What makes up an RTO?
Recovery Time Objective and Recovery Point Objective are the most important requirements designing a HA or DR solution. High Availability (HA) will have a very low RTO and RPO, is automatic and usually achieved by having multiple systems running concurrently. Disaster Recovery is normally a longer manual process that often is triggered when a DataCenter has had a disaster, In this Article I will go through the time line that needs to be considered for an RTO. I will not go into RPO details here but I will probably do a follow up article if it is requested.

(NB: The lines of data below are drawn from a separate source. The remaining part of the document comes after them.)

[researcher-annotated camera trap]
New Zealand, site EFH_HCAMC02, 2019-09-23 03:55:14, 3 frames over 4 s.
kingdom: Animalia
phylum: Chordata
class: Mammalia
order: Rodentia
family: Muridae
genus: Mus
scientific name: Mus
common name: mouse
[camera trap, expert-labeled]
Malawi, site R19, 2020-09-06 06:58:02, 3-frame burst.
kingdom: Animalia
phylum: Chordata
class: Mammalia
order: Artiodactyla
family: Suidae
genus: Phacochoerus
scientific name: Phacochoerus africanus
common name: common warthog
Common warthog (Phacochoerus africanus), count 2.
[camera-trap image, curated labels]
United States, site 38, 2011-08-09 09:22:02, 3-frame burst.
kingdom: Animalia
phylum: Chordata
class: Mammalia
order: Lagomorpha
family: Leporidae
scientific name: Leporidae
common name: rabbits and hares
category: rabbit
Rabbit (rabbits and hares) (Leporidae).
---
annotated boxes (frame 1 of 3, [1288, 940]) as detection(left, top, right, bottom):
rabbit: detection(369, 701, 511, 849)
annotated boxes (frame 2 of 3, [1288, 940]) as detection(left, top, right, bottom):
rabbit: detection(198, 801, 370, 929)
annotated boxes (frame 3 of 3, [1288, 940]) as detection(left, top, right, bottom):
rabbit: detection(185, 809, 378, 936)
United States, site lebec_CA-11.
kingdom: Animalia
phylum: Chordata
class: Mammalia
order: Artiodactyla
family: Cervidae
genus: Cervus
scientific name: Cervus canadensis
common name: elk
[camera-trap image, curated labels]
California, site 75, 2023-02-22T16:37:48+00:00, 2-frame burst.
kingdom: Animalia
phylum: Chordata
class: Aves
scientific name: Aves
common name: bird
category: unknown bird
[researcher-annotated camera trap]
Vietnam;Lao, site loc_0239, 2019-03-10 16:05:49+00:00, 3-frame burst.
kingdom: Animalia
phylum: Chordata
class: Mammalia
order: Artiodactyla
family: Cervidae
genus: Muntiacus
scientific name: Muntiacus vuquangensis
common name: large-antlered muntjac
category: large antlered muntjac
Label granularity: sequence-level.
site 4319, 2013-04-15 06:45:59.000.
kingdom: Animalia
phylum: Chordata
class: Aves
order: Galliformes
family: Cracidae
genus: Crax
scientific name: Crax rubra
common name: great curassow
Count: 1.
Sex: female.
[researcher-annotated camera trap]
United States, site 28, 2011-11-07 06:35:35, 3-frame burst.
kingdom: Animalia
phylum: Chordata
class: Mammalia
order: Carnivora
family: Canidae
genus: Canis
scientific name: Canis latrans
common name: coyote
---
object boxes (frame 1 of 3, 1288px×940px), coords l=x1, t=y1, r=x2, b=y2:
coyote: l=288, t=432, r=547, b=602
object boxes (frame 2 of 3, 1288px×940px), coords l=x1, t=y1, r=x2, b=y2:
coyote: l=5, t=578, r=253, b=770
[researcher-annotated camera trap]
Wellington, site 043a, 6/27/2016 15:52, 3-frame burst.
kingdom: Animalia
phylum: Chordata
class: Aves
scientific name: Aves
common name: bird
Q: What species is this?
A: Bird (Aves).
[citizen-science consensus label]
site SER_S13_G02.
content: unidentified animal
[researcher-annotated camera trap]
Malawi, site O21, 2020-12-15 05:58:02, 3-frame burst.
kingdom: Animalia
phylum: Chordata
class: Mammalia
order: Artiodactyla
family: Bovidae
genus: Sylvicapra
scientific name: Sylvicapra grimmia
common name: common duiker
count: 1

My rough steps for an RTO timeline.
Scenario: The event assumes that the engineer does not need support from the vendor to fix the problem. The issue involves the engineer logging on to a system and doing a corrective action. E.e restart a VM or clearing a cache. The corrective change requires management approval as it may cause an interrupt to another service.
no | Phase | Action | Description | Max Time between steps |
---|---|---|---|---|
1 | Mean time to detect MTTD | Problem Occurs | An outage event has occurred. | n/a |
2 | Mean time to detect MTTD | Problem Detected | Monitoring Solution has detected there was a problem or it was discovered by a user | 30 Seconds |
3 | Mean time to detect MTTD | Alert Sent | Alert is sent to the Operations Team (L2) | 1 second |
4 | Mean time to identify MTTI | Alert Read | Alert is delivered to the Operations Team (L2) | 10 minutes |
5 | Mean time to identify MTTI | Decision: Callout | The operations team (L2) decides if they need to call an engineer (L3). | 10 Minutes |
6 | Mean time to know MTTK | Engineer Allocated | Engineer contact details are retrieved or pager duty is used to contact the engineer | 10 minutes |
7 | Mean time to know MTTK | Engineer Alert Sent | Alert is sent to the Engineer (L3) | 30 seconds |
8 | Mean time to know MTTK | Engineer Alert Read | Alert is Read by the Engineer | 30 minutes |
9 | Mean time to know MTTK | Engineer Logs on to the network | This may be 2am, so includes the engineer waking up. | 30 minutes |
10 | Mean time to know MTTK | Engineer Starts investigating | Engineer reviews the ticket | 5 minutes |
11 | Mean time to know MTTK | Engineer Determines Issue | Engineer understands the problem | Unable to predict |
12 | Mean time to repair MTTR | Engineer Calls out Management for approval | In order to fix the existing issue a VM must be restarted that would impact another critical system for a control period of time. | 5 minutes |
13 | Mean time to repair MTTR | Management Alert Sent | Alert is sent to the Manager | 30 seconds |
14 | Mean time to repair MTTR | Alert is delivered to the Manager | 5 minutes | |
15 | Mean time to repair MTTR | Manager provide a go no go answer to the Engineer | 45 minutes | |
16 | Mean time to repair MTTR | Engineer Fixes | Engineer Fixes the problem | Unable to predict |
17 | Mean time to verify MTTV | Engineer Validates | Engineer validates the fix | Unable to predict |
18 | Mean time to verify MTTV | Problem Fixed | outage is complete | n/a |
Mean time to xx (MTTx) comes from Richard Wilkins
When I talk to many clients they want a near zero RTO for a DR, but they often do not consider the actions that need to be taken beyond fixing the issue. If they measure RTO as just the Engineer fixing the issue (which may be failing over to a second site) then we can usually achieve an RTO of sub an hour.
The decision to complete a DR should not be taken lightly and is usually a management decisions, sometimes going up to the CIO, this takes time. It is easy to say that a decision should only need to take five minutes but if the issue occurs at 2am the manager needs to wake up enough to make a thought out choice, and potentially wake his manager as well.